What could have happened in 1909? Sadly, there doesn't yet seem to be any record of that last bit of still lost family history. There are still a few papers I just found in the box of photographs. Perhaps...

Now we have some questions about the old family legend.

It seems clear to me that great aunt Lucile knew about her father's ancestors. And thinking about it, it's not possible that Albert Roswell Edgett was truly forgotten. He just wasn't talked about, or admitted to; he was persona non grata. But why would the story be that no one remembered where he came from, or who his ancestors were, or anything about Edgetts? Was that easier than trying to explain the truth? For that matter, what was the truth? Why were Albert and Ada and their daughter on a trip one year, and separated the next? If Albert was so reviled, why keep some record of him, why be answering a request for family information about his descendants? Was this link to the past a secret of great aunt Lucile's? The Pennsylvania Edgett Typescript's handwritten note directs Lucile to return it after filling it in. Yet it is in The Rescued Papers, all of which came from our older family members. Was it not returned? Did it go to some family member who then added it to the family's papers?

The legend was wrong in one great respect. Was any of it true?

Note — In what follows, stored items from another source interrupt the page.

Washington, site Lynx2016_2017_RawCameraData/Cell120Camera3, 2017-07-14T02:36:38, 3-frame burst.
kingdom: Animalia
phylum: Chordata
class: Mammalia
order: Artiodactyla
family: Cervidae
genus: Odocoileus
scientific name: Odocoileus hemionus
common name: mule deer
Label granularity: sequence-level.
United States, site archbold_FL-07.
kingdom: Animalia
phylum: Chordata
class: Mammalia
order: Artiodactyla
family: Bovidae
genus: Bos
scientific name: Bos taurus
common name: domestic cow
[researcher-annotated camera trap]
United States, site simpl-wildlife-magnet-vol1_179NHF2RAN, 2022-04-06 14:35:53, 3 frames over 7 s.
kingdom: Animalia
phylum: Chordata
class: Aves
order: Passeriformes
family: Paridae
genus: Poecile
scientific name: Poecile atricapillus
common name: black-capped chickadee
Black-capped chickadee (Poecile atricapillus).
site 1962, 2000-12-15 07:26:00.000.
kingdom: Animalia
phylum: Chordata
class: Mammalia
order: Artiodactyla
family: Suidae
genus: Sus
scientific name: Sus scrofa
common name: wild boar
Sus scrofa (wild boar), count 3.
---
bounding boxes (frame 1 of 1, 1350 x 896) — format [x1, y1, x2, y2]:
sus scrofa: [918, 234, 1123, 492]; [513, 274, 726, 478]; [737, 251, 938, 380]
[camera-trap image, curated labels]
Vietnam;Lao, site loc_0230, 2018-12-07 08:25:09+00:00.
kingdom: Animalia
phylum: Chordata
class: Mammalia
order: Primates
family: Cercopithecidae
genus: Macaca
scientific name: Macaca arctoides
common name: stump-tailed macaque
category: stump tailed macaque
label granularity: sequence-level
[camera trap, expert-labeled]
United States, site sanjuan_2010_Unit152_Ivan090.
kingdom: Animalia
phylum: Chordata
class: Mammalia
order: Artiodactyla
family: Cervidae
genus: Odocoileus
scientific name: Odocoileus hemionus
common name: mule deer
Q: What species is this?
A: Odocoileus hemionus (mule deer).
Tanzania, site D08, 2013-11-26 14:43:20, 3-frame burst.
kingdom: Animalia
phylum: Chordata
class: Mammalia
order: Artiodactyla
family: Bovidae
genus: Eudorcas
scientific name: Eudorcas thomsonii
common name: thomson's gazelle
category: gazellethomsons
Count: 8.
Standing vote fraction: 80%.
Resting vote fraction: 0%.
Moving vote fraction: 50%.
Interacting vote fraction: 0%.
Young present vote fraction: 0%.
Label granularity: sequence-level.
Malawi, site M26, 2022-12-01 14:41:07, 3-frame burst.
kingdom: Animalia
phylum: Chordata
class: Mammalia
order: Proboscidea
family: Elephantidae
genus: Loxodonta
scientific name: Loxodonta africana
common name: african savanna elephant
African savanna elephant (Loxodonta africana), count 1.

I suppose some of it was, in that my parents had no knowledge of the Edgett genealogy when I was younger. Yo learned something of it when she went to pick up the textiles. I'll always be disappointed that I never inquired about that, but feel that if she had learned anything other than that Lucile knew about Edgetts, Yo would have told me.

We'll probably never know about Lucile and the Edgetts, but I'm still hoping something more can be learned about Albert R.'s subsequent history, and about Albert and Ada's separation. In the meantime, The Lost Ancestor great grandfather Albert Roswell Edgett has been found.